+++ DATA FOR PROCESSING

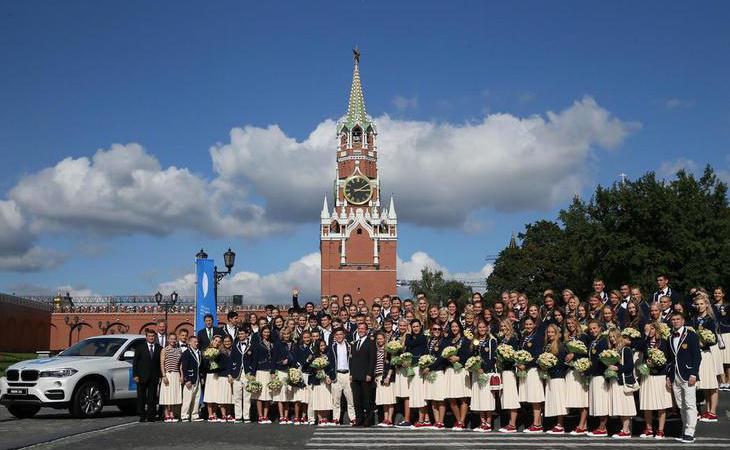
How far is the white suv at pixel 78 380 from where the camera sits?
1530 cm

++++++
+++ DATA FOR PROCESSING

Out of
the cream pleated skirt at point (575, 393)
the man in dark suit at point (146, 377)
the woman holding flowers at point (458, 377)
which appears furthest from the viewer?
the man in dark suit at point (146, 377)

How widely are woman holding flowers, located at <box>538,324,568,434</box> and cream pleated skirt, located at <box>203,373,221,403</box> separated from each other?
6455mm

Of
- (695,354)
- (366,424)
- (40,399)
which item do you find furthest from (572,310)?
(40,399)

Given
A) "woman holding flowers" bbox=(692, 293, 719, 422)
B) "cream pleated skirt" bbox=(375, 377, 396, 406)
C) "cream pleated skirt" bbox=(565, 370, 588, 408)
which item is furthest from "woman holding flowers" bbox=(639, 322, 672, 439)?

++++++

### WORK REQUIRED:
Collect each line of the items above that contains the word "furthest". Treat uppercase and lowercase as different.

### REPLY TO THE EXERCISE:
which appears furthest from the viewer?
which item do you find furthest from (572,310)?
which item is furthest from "woman holding flowers" bbox=(639, 322, 672, 439)?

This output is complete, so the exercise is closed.